Rockwell, known to friends as “Old Port,” was a legendary gunfighter who, according to prophesy, would remain impervious to enemy bullets or blades as long as he didn’t cut his hair. He was also Utah Territory’s first lawman. He was aware that Bridger, called “Old Gabe,” was guiding Alexander’s command to Salt Lake City. Old Port and Old Gabe had known each other for 10 years and were much alike— frontier veterans with a love for the wilderness, good with guns, knives and fists, afraid of nothing and no one.
They first met on June 28, 1847, on Little Sandy Creek (in future Wyoming). Bridger and a couple of trapper friends were heading north to Fort Laramie when they met Brigham Young’s advance party of Mormons headed west to find a new home. Bridger was just the fellow Young wanted to see, for few whites knew the area so well. The wily mountain man had a conversational knowledge of French, Spanish and several native dialects and was said to have been the first white man to see the Great Salt Lake and taste its saline waters.
Bridger was surprised at how well organized the Mormons were, noting there were 143 men, three women, two children, 73 wagons, one cannon, 93 horses, 62 mules, 66 oxen, 19 cows and 17 dogs. That night the entire Mormon company gathered in close around a blazing campfire, not wanting to miss a single word as Bridger described the Salt Lake Valley. One member of that intense audience was Porter Rockwell, seated beside Young. William Clayton, the company historian, took notes as Bridger talked: Better grass lay ahead; it was 100 miles from Bridger’s fort to the Great Salt Lake; whether the salty soil there would grow corn was unknown, but some bad Indians 30 miles to the south were able to raise good corn, wheat and pumpkins. Bridger stayed the night with the Mormons and then parted company. Since then Rockwell had encountered Old Gabe many times—on the trail, at Fort Bridger, in Salt Lake City when Bridger visited.
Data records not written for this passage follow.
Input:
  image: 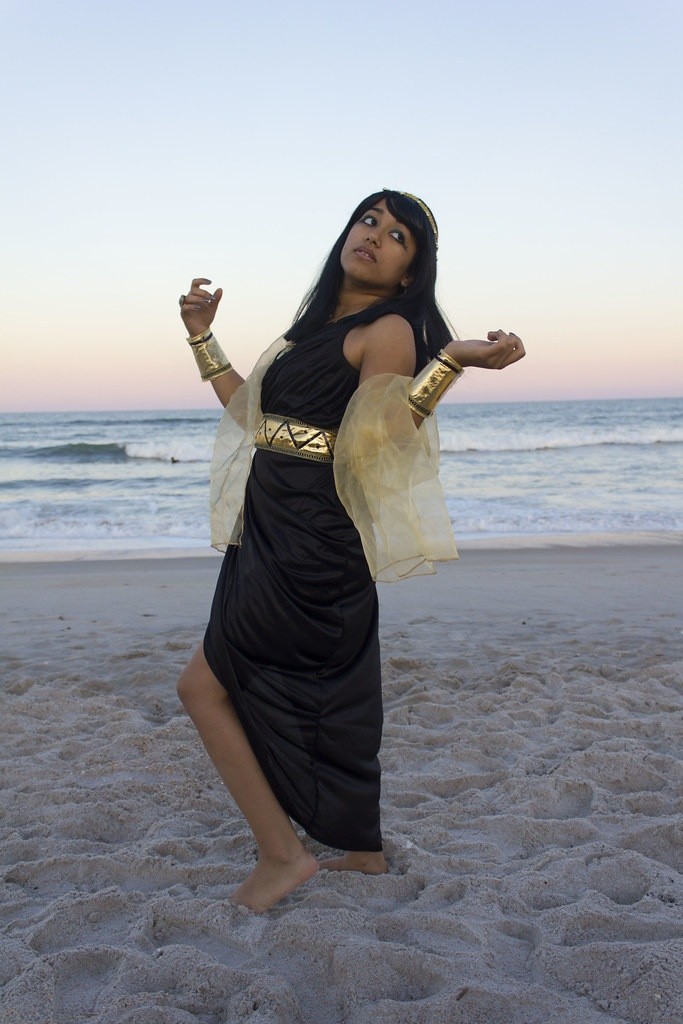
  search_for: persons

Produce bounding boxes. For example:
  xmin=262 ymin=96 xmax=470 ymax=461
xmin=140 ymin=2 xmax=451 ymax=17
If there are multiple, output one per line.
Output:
xmin=175 ymin=189 xmax=527 ymax=911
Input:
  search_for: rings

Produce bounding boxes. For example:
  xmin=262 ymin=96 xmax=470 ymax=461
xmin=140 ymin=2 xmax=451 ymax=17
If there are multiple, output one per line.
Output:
xmin=179 ymin=295 xmax=186 ymax=308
Bridger told Rockwell he would have made a hell of a mountain man.
Young’s relationship with Bridger soured in 1853 when the governor became convinced the mountain man had helped trigger Indian uprisings against the Mormons. Knowing Bridger would never willingly leave the territory, Young issued a warrant for Old Gabe’s arrest. William Adams “Wild Bill” Hickman, a gunfighter, lawyer, troubleshooter and bodyguard to Young, led a 150-man posse to Fort Bridger. Old Gabe got wind of their advance and flew the coop before Hickman arrived. “No ammunition was found,” Hickman reported, “but the whisky and rum, of which he [Bridger] had a good stock, was destroyed by doses. The sheriff, most of his officers, the doctor and chaplain of the company all aided in carrying out the orders and worked so hard day and night that they were exhausted—not being able to stand up. But the privates, poor fellows, were rationed and did not do so much.”
Bridger remained secreted for several days and, with the assistance of his Indian friends, eluded Hickman’s posse. Old Gabe eventually made his way north to Fort Laramie. There he told his tale of woe and also threatened to one day pay back the Mormons. Ever since Bridger had held a bitter grudge against Young. To add insult to injury the Mormons bought Fort Bridger in 1855, though Bridger claimed they stole it right out from under him. (Records at the LDS Church Archives in Salt Lake show a payment for the fort made out to Louis Vasquez, Bridger’s partner; whether he gave the money to Bridger, no one knows.)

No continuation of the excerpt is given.